There aren't a lot of well known SD parodies, but one that was available in the US way back when is Scramble Wars/10 Little Gall Force. Record of Lodoss War: Chronicles of the Heroic Knight (the TV version) also includes a couple-minute SD parody of itself at the end of every episode. Good non-SD multi-genre parodies include the more serious Project A-ko series and the frighteningly deranged Excel Saga.

Notes and Trivia

Based on a manga spin-off of the Oh My Goddess ("Aa! Megami-sama!") manga by Kouske Fujishima. There is also, of course, the far more serious Oh My Goddess! OAV series, movie, and TV series.

In later episodes, it's mentioned that Gan the rat's real name is Mitsuo Iwata; this is, of course, also his Japanese voice actor's name.

SD, for those unfamiliar with the term, is an abbreviation for Super Deformed, an anime term (originated by the Japanese) referring to the parody art style involving cute miniature versions of characters with disproportionately large heads and tiny, simplified bodies. The characters in this series would be more accurately described as "chibi"--an English fan-term for small, cute characters.

US DVD Review

The four DVDs are basic but solid productions; each includes a dozen episodes in their entirety (which only amounts to 85 minutes of runtime, much of which is credits), including full untranslated credits. The video is bright and very clean, as are the Japanese and English stereo soundtracks. Extras include short bios of the characters, and a selection of nice pictures. The only significant problem is that the English credits at the end of the disc only translate the credits for the four main characters (we've filled in a few here). The discs are also available in a box set consisting of the four individual discs in a clear plastic slipcase with a cover insert.

Parental Guide

Rated 13-up by Pioneer, which seems way too strict--I'd call it 10-up at most, and really it's appropriate for just about any age.

Violence: 1 - There's lots of slapstick and parody violence, but it's all pretty silly.

Nudity: 1 - Hard to call... Urd wears her trademark risque outfits, but she's so cute and SD it's hard to notice.

Sex/Mature Themes: 1 - Essentially nothing past jokes about romance.

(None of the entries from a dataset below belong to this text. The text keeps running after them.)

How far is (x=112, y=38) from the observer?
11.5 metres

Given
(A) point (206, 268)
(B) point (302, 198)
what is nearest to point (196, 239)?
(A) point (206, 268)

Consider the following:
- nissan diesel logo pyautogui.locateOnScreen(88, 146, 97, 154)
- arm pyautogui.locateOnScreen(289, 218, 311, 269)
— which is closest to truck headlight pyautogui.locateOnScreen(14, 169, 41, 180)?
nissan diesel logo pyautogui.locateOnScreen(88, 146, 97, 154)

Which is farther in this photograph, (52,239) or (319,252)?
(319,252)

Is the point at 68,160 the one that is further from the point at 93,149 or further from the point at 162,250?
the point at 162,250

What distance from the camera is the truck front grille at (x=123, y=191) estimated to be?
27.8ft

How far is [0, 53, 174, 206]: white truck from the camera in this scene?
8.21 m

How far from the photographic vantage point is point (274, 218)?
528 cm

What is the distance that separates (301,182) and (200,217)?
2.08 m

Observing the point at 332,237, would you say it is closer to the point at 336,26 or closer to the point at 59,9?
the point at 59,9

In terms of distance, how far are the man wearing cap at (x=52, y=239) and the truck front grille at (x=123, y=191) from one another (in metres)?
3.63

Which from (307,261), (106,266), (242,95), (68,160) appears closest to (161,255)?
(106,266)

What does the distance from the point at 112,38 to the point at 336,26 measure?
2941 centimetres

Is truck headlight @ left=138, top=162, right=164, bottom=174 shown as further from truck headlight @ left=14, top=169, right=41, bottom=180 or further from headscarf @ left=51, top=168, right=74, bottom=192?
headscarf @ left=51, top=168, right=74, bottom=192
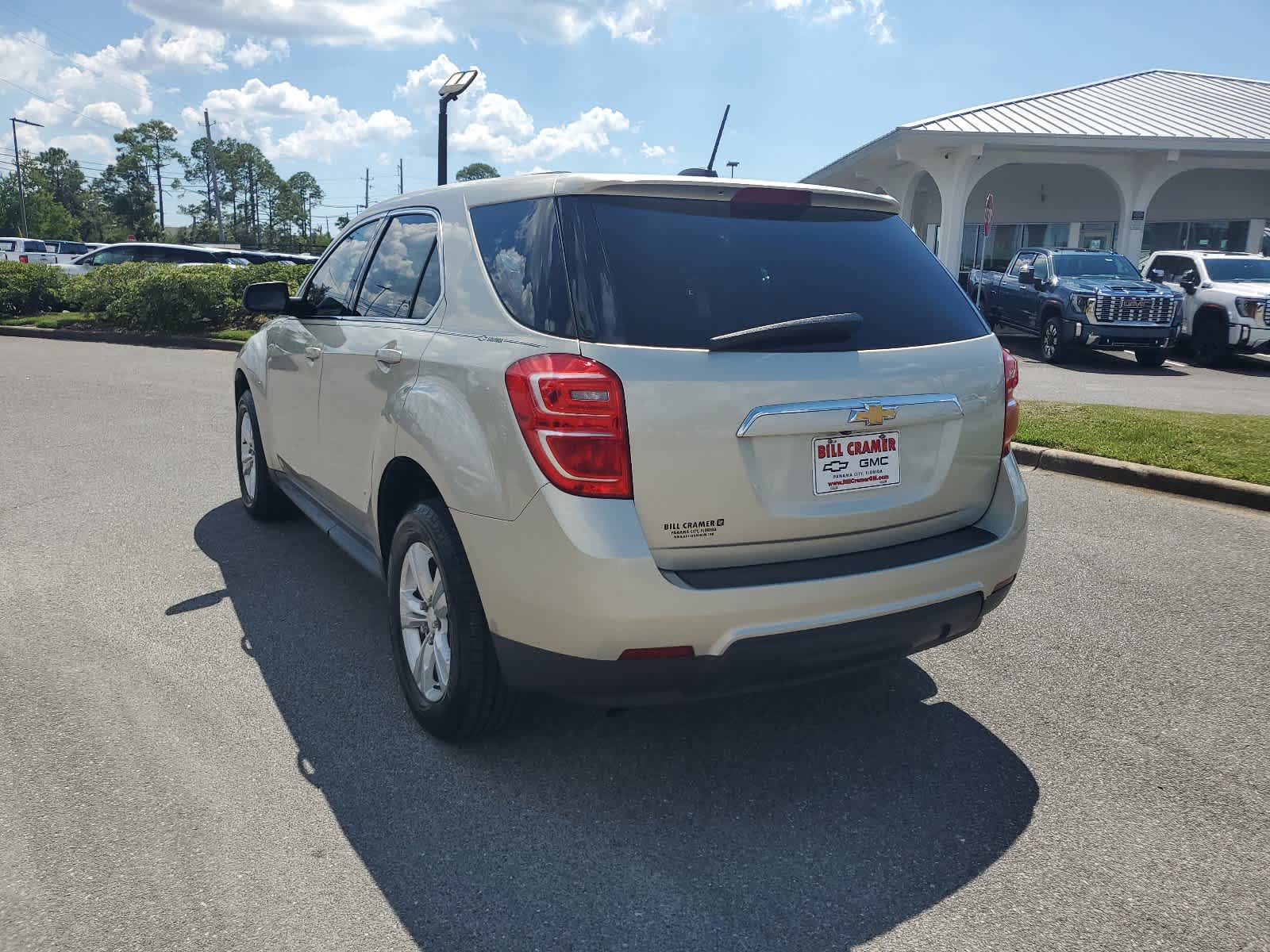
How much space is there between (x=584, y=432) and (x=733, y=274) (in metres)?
0.72

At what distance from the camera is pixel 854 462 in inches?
117

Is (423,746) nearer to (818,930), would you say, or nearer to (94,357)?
(818,930)

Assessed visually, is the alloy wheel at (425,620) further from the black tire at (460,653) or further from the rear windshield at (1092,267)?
the rear windshield at (1092,267)

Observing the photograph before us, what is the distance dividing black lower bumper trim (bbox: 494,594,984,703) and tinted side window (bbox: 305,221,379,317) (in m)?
2.24

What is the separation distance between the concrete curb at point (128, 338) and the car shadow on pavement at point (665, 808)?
582 inches

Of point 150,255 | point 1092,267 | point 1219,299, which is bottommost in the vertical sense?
point 1219,299

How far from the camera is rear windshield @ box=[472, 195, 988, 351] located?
283cm

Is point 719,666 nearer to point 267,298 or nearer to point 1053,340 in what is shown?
point 267,298

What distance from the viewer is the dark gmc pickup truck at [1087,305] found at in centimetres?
1530

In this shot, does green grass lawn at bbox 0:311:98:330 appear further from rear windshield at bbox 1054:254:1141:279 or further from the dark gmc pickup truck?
rear windshield at bbox 1054:254:1141:279

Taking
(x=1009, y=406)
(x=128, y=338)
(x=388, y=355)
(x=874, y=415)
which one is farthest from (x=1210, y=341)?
(x=128, y=338)

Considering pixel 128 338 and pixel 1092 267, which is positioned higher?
pixel 1092 267

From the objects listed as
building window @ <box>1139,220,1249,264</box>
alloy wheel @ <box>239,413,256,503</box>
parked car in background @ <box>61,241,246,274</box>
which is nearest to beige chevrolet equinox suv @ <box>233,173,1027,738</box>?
alloy wheel @ <box>239,413,256,503</box>

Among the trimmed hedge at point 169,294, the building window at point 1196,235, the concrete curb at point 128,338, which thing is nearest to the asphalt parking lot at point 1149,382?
the building window at point 1196,235
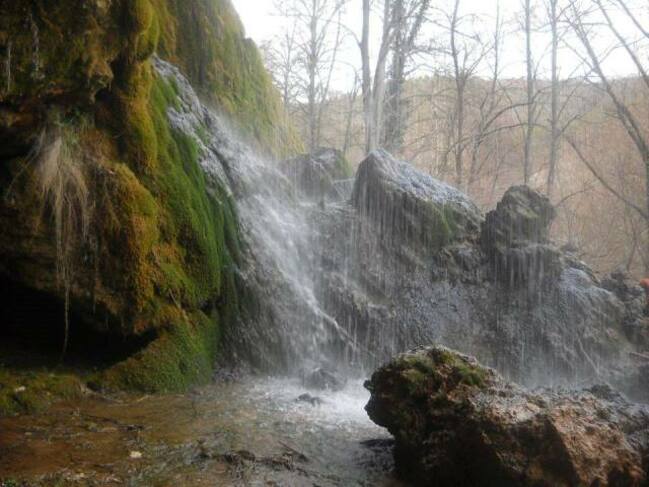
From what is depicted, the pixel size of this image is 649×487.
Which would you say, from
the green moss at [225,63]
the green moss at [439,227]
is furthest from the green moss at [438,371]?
the green moss at [225,63]

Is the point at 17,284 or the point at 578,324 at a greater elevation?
the point at 17,284

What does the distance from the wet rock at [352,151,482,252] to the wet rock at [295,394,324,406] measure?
4.08 meters

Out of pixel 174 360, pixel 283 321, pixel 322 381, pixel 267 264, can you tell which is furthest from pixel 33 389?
pixel 267 264

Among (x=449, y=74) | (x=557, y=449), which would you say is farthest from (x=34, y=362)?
(x=449, y=74)

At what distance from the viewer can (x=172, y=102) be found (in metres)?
6.97

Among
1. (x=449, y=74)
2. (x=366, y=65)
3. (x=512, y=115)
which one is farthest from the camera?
(x=512, y=115)

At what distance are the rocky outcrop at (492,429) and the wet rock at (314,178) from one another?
7260 mm

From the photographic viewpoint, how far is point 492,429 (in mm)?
3350

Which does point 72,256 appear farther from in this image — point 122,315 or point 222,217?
point 222,217

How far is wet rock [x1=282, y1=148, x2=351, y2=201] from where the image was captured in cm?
1111

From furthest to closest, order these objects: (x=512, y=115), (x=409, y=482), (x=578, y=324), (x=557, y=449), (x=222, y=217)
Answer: (x=512, y=115) → (x=578, y=324) → (x=222, y=217) → (x=409, y=482) → (x=557, y=449)

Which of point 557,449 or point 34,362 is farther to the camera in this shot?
point 34,362

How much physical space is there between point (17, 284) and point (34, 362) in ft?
2.44

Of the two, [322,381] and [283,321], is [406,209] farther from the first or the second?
[322,381]
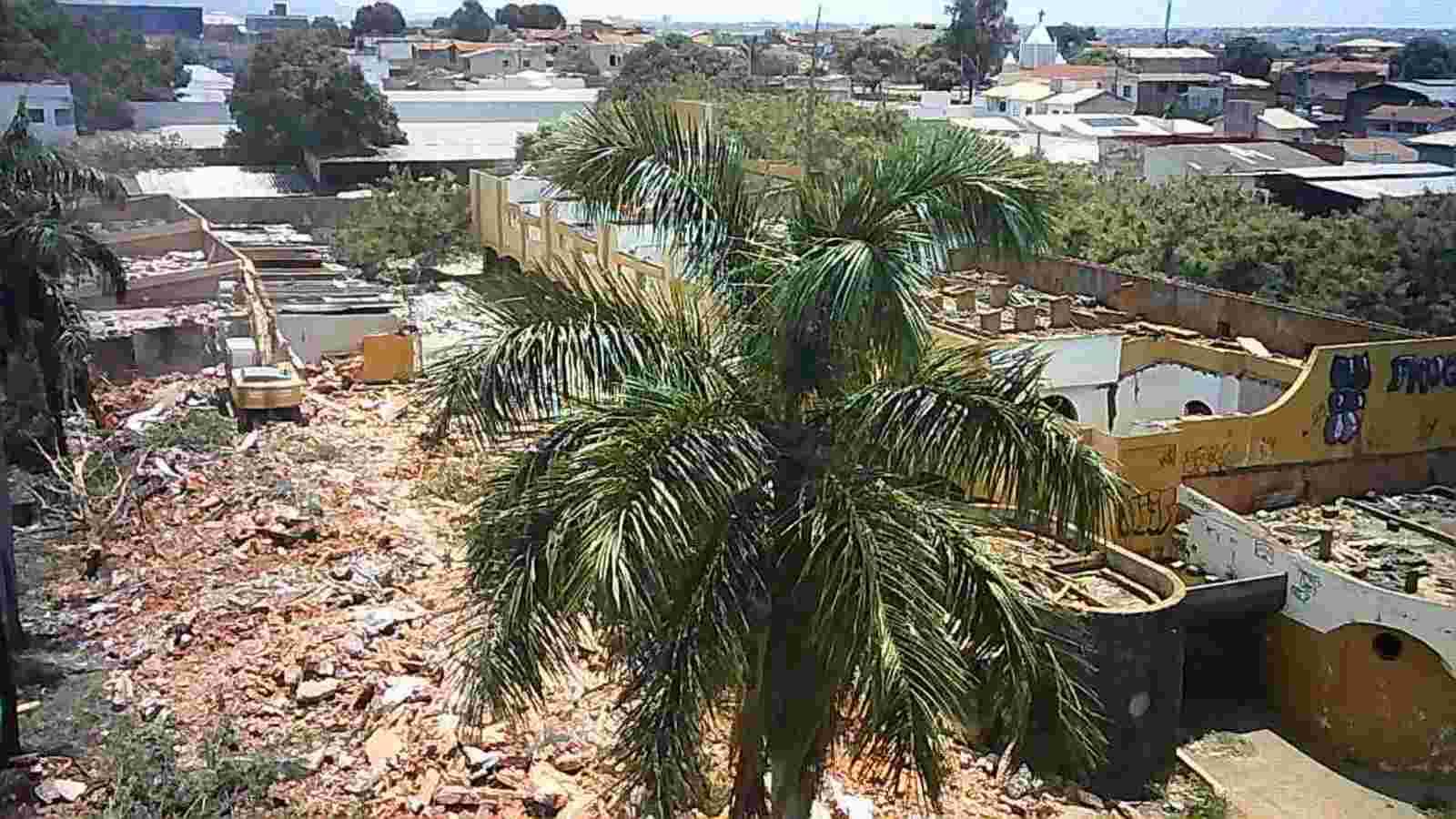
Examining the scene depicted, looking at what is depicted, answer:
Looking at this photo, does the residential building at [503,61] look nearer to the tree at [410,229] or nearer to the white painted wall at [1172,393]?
the tree at [410,229]

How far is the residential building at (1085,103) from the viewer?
6156cm

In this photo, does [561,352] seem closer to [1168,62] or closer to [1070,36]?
[1168,62]

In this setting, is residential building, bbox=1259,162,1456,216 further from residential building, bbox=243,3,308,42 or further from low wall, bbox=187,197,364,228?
residential building, bbox=243,3,308,42

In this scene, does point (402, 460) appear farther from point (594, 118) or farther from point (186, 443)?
point (594, 118)

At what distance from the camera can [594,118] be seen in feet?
24.3

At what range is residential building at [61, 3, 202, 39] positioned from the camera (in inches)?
2303

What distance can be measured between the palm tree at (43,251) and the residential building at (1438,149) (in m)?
47.8

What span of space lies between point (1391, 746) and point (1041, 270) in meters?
12.3

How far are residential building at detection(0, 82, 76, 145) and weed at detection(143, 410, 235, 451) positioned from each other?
2819 cm

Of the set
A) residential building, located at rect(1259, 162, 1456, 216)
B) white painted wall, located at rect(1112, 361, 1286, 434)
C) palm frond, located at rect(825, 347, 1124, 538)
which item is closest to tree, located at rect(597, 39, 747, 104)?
residential building, located at rect(1259, 162, 1456, 216)

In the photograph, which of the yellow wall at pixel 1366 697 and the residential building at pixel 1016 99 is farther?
the residential building at pixel 1016 99

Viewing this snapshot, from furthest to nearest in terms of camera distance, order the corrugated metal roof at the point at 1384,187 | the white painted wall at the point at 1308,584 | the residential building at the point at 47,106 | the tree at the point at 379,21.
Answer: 1. the tree at the point at 379,21
2. the residential building at the point at 47,106
3. the corrugated metal roof at the point at 1384,187
4. the white painted wall at the point at 1308,584

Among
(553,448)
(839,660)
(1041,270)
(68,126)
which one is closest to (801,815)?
(839,660)

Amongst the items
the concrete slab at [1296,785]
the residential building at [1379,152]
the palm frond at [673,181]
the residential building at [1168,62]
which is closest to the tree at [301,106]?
the residential building at [1379,152]
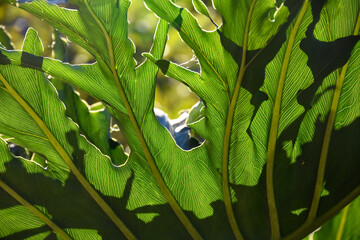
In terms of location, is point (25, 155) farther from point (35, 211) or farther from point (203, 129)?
point (203, 129)

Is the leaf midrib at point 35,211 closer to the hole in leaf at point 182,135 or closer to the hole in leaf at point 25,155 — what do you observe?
the hole in leaf at point 25,155

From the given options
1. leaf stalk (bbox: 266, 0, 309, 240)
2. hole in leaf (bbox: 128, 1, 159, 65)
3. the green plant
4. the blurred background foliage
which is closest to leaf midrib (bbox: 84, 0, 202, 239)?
the green plant

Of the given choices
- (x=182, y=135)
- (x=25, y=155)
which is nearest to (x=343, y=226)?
(x=182, y=135)

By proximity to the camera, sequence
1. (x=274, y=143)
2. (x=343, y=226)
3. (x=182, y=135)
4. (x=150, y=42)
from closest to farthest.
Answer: (x=274, y=143), (x=343, y=226), (x=182, y=135), (x=150, y=42)

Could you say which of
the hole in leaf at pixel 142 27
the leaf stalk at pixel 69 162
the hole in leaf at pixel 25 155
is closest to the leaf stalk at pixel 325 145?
the leaf stalk at pixel 69 162

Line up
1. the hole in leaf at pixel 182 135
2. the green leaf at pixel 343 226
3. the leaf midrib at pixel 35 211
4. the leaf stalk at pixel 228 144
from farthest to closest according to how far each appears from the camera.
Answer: the hole in leaf at pixel 182 135 → the green leaf at pixel 343 226 → the leaf midrib at pixel 35 211 → the leaf stalk at pixel 228 144

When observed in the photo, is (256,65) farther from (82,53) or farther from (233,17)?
(82,53)

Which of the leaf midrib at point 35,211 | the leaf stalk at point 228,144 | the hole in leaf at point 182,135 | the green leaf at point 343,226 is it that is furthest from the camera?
the hole in leaf at point 182,135
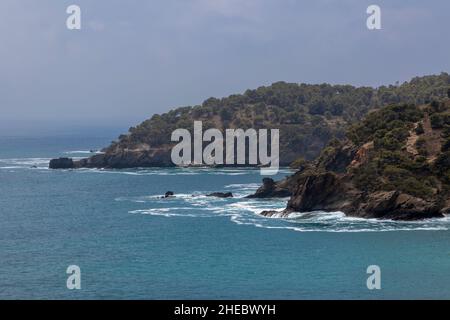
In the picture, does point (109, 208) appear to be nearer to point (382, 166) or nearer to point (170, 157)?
point (382, 166)

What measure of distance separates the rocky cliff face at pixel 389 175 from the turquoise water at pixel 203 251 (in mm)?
2351

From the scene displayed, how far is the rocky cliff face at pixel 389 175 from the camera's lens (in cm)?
9644

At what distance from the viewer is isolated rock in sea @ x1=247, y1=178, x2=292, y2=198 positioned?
122 metres

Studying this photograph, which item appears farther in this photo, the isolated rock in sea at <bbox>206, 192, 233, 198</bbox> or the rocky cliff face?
the isolated rock in sea at <bbox>206, 192, 233, 198</bbox>

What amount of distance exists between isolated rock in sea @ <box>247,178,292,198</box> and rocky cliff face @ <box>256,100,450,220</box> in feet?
26.9

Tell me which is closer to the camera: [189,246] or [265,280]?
[265,280]

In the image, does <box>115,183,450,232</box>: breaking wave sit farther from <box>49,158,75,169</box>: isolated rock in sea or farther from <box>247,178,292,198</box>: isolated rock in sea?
<box>49,158,75,169</box>: isolated rock in sea

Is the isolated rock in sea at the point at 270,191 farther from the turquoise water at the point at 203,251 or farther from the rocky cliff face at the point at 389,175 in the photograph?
the rocky cliff face at the point at 389,175

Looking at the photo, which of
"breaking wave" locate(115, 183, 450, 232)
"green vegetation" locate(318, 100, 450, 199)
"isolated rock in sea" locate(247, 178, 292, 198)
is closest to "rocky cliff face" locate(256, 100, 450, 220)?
"green vegetation" locate(318, 100, 450, 199)

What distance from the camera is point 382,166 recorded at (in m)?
103

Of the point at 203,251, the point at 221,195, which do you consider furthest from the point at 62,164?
the point at 203,251

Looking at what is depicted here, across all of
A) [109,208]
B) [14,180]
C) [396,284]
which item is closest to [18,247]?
[109,208]

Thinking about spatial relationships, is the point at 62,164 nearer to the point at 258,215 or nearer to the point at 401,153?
the point at 258,215
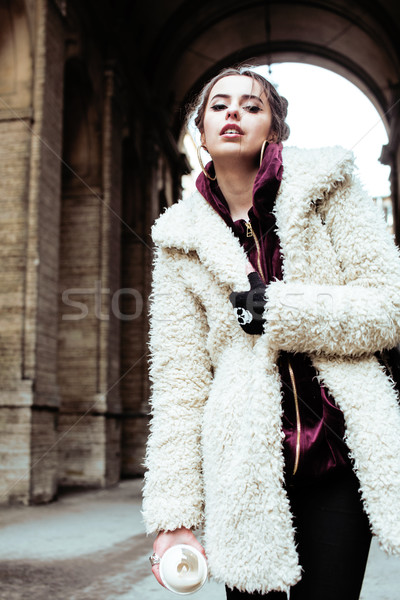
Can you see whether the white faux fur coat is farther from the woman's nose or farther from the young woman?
the woman's nose

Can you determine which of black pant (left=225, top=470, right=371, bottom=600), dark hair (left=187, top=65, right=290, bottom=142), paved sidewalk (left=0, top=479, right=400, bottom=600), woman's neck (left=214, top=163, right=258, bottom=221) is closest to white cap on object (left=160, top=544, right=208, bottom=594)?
black pant (left=225, top=470, right=371, bottom=600)

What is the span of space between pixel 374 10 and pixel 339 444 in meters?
18.4

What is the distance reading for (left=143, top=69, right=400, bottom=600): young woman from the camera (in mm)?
1469

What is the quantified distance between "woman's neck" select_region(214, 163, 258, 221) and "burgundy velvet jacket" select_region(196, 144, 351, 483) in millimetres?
26

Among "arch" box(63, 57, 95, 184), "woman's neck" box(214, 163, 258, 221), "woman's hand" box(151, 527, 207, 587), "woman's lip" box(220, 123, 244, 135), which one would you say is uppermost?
"arch" box(63, 57, 95, 184)

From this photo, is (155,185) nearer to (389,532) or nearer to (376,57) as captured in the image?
(376,57)

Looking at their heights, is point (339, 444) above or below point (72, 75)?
below

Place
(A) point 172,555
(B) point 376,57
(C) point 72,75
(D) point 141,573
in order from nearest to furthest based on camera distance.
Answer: (A) point 172,555 → (D) point 141,573 → (C) point 72,75 → (B) point 376,57

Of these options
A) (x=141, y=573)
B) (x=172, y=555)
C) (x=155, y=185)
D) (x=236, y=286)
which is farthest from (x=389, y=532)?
(x=155, y=185)

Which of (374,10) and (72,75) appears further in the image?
(374,10)

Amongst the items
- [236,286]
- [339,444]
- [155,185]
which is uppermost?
[155,185]

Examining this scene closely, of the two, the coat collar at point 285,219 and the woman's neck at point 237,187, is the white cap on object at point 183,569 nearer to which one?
the coat collar at point 285,219

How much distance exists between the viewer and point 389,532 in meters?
1.41

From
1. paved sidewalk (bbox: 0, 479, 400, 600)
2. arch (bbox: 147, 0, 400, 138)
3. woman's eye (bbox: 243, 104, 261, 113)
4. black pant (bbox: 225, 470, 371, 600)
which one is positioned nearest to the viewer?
black pant (bbox: 225, 470, 371, 600)
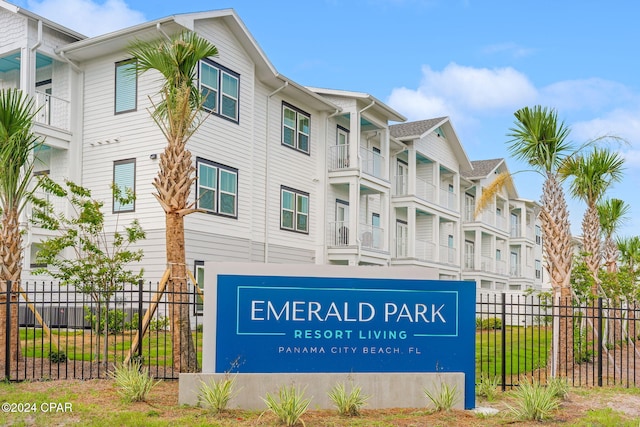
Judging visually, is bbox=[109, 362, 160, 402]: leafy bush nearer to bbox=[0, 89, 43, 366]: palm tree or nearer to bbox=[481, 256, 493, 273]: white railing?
bbox=[0, 89, 43, 366]: palm tree

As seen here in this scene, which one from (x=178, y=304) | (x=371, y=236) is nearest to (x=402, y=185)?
(x=371, y=236)

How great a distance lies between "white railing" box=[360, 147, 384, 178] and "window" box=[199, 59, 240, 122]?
307 inches

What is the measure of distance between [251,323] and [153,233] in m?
12.5

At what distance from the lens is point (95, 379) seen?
12.0 m

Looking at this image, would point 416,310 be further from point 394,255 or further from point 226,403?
point 394,255

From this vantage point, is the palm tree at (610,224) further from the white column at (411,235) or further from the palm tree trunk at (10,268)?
the palm tree trunk at (10,268)

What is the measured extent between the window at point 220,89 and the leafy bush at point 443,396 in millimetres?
14710

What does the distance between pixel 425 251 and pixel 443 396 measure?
27.3 meters

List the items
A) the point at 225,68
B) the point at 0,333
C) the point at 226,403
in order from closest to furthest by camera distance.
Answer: the point at 226,403
the point at 0,333
the point at 225,68

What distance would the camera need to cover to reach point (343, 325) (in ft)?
34.5

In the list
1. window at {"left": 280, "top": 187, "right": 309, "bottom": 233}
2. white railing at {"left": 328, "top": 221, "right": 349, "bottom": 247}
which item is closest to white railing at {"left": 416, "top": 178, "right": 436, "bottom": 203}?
white railing at {"left": 328, "top": 221, "right": 349, "bottom": 247}

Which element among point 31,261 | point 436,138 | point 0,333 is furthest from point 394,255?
point 0,333

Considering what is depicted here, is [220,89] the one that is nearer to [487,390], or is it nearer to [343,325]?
[343,325]

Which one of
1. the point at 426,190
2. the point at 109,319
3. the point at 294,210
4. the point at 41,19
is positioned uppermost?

Language: 0 - Clean as far as the subtitles go; at worst Urd speaks a bit harshly.

Staff & Cast

Original Japanese Cast

Urd: Touma Yumi
Skuld: Hisakawa Aya
Belldandy: Akemi Okamura
Gan-chan: Mitsuo Iwata
Narrator: Tadashi Nakamura

Episode 1:
Mrs. Kettle: Mako Hyoudou

Episode 2:
Rat: Takeharu Ohnishi
Vermin 1: Kouichi Nagano

Episode 3:
Rats: Takeharu Ohnishi, Kouichi Nagano, Mako Hyoudou

Episode 5:
Computer: Masami Kikuchi

Episode 7:
Gabira: Mitsuo Iwata

Episode 8:
Gabira: Mitsuo Iwata
Keiichi: Masami Kikuchi

Episode 9:
Baby: Wakako Taniguchi

Episode 10:
Black Cat: Takeharu Ohnishi

Episode 11:
Gabira: Mitsuo Iwata
Mecha Gabira: Takeharu Ohnishi

Episode 12:
Umpire: Takeharu Ohnishi

English Dub Cast

Anthony Mozdy, Wendee Lee, Rafael Antonio Oliver, John Smallberries, Peter Elliott, Steve Cannon, William Frederick, Ruby Marlowe.


Based on The Adventures of Mini-Goddesses by Kosuke Fujishima
Producer: Seiichi Horiguchi, Shinichi Nakamura, Shukichi Kanda
Director: Yasuhiro Matsumura
Teleplay: Shouji Yonemura, Chinatsu Houjou, Atsuhiro Tomioka, Shinzo Fujita
Storyboard: Kazuaki Mouri, Kiyotaka Isako, Minoru Senboku
Character Designer/Chief Animator: Hiroko Kazui
Art Director: Shichio Kobayashi
Music: Tatsuya Murayama

Animation Production by OLM


Formerly available in North America from Geneon on four bilingual DVDs, sold individually and as a box set.